▸ SOURCE DOCUMENT
--- Start ---
Core Scientific, Inc. (NASDAQ: CORZ) (“Core Scientific” or the
“Company”), a leader in digital infrastructure for bitcoin mining
and high-performance computing, today announced the pricing of its
offering of $400 million aggregate principal amount of 3.00%
convertible senior notes due 2029 (the “notes”) in a private
offering to qualified institutional buyers pursuant to Rule 144A
under the Securities Act of 1933, as amended (the “Securities
Act”). The offering size was increased from the previously
announced offering size of $350 million aggregate principal amount
of notes. The issuance and sale of the notes are scheduled to
settle on August 19, 2024, subject to customary closing conditions.
Core Scientific also granted the initial purchasers of the notes an
option to purchase, for settlement within a period of 13 days from,
and including, the date the notes are first issued, up to an
additional $60 million principal amount of notes.
The notes will be senior, unsecured obligations of Core
Scientific and will accrue interest at a rate of 3.00% per annum,
payable semi-annually in arrears on March 1 and September 1 of each
year, beginning on March 1, 2025. The notes will mature on
September 1, 2029, unless earlier repurchased, redeemed or
converted. Before June 1, 2029, noteholders will have the right to
convert their notes only upon the occurrence of certain events.
From and after June 1, 2029, noteholders may convert their notes at
any time at their election until the close of business on the
scheduled trading day immediately before the maturity date. Core
Scientific will settle conversions by paying or delivering, as
applicable, cash, shares of its common stock or a combination of
cash and shares of its common stock, at Core Scientific’s election.
The initial conversion rate is 90.9256 shares of common stock per
$1,000 principal amount of notes, which represents an initial
conversion price of approximately $11.00 per share of common stock.
--- End ---
▸ DIRECTIONS FOR THIS TASK
According to the announcement, on what date are the issuance and sale of the notes scheduled to settle? The rows that follow come from a different source than the announcement above.

▸ LISTED ENTRIES
--- Start ---
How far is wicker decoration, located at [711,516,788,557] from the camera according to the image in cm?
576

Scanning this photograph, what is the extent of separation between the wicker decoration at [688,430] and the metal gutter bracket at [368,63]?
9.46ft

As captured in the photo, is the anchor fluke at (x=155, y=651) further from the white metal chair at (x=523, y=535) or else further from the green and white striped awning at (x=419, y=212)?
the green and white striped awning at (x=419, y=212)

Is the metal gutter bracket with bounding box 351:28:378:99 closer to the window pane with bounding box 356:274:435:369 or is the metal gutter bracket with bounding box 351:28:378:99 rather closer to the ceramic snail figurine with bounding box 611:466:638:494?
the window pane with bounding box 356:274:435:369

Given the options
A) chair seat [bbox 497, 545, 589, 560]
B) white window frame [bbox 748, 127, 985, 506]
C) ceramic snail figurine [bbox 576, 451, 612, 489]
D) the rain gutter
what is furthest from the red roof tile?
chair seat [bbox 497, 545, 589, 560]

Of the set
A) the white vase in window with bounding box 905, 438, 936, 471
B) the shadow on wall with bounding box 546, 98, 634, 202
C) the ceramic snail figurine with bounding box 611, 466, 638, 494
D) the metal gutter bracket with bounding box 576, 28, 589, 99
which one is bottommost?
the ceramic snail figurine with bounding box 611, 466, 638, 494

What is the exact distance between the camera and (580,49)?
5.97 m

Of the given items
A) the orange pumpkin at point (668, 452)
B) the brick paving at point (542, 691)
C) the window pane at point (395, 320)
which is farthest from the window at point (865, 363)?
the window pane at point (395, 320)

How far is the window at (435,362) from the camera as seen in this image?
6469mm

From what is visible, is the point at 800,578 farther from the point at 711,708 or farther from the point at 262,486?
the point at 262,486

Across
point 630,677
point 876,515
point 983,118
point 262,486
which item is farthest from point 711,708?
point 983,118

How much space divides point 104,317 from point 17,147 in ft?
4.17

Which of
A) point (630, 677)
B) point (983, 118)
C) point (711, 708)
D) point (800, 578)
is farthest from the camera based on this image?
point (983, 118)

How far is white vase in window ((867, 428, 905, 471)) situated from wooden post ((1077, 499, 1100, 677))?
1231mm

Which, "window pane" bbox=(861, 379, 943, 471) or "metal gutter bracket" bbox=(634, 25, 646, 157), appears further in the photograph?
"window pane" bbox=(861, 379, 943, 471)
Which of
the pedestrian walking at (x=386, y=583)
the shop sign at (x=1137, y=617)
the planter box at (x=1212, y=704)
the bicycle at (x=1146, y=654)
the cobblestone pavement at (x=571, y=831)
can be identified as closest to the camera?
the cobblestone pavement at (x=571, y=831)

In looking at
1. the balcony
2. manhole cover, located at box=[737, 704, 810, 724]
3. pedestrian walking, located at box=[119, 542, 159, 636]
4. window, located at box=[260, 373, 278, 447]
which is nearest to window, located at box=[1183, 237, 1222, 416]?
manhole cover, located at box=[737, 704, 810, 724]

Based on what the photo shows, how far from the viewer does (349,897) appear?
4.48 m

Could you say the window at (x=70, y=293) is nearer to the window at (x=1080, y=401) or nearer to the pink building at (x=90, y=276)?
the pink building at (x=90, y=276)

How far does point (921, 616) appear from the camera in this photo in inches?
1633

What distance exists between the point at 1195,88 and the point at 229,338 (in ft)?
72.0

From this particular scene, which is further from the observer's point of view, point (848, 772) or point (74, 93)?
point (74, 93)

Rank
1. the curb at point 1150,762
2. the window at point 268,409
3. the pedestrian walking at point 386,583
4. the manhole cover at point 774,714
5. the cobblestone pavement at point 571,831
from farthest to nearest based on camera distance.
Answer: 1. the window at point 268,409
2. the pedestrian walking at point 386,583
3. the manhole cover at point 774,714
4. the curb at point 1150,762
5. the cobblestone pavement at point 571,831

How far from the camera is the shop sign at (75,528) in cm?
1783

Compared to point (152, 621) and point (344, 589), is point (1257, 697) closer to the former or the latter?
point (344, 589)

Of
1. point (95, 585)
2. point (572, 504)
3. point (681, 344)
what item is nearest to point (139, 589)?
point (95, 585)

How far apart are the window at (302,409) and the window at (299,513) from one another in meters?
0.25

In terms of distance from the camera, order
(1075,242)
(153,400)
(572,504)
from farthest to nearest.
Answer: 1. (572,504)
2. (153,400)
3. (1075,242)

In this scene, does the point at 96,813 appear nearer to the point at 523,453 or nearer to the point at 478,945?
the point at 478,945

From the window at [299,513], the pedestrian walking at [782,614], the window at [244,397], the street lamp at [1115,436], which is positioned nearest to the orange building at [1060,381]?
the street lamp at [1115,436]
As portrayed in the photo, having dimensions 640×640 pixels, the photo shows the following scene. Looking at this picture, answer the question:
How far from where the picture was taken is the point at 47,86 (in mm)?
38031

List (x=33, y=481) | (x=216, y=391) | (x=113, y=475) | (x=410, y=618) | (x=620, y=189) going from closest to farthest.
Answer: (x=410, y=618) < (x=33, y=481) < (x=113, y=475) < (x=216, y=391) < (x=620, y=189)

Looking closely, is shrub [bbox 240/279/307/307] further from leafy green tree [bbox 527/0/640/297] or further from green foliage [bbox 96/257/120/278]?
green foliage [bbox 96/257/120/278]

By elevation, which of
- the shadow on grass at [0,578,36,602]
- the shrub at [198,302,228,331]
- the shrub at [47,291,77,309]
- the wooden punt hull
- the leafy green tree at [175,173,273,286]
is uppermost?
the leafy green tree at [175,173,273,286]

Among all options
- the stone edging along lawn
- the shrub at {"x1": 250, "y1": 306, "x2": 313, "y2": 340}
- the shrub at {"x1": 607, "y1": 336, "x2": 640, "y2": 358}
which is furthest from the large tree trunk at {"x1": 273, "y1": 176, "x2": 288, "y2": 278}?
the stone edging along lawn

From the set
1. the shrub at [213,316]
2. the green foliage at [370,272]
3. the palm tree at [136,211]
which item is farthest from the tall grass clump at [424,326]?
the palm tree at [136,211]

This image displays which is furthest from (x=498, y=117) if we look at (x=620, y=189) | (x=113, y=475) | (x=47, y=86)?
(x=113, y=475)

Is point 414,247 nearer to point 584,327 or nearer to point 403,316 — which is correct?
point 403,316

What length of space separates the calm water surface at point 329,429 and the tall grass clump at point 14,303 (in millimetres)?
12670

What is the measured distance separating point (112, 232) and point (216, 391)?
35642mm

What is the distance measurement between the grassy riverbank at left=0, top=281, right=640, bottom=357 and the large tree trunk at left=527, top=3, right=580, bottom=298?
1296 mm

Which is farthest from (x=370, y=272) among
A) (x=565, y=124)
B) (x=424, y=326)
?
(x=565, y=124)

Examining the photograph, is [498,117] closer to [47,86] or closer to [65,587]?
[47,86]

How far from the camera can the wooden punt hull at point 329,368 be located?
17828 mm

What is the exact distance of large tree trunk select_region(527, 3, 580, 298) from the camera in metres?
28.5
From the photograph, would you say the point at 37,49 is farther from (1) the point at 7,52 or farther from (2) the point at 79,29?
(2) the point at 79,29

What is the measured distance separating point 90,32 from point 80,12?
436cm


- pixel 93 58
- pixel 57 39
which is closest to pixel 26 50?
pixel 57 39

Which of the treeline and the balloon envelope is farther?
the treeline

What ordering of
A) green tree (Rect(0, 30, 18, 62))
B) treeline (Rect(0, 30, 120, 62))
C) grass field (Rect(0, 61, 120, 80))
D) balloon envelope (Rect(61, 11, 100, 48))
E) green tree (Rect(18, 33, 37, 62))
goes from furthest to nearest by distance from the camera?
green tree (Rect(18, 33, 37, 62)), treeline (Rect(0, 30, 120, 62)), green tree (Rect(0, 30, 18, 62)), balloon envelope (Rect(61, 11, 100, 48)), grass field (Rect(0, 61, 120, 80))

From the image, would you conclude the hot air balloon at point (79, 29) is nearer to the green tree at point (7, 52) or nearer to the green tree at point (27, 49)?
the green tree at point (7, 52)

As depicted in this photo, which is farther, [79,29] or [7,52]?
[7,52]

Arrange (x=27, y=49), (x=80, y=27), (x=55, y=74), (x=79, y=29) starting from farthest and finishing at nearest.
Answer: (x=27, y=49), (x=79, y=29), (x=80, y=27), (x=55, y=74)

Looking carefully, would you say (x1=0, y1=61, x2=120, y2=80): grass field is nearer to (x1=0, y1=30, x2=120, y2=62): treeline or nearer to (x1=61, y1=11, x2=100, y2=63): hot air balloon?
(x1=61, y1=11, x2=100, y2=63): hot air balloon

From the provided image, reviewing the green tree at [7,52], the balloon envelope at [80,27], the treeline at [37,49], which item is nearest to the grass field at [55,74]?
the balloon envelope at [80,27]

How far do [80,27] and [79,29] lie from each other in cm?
--- End ---
▸ REPLY
August 19, 2024, subject to customary closing conditions.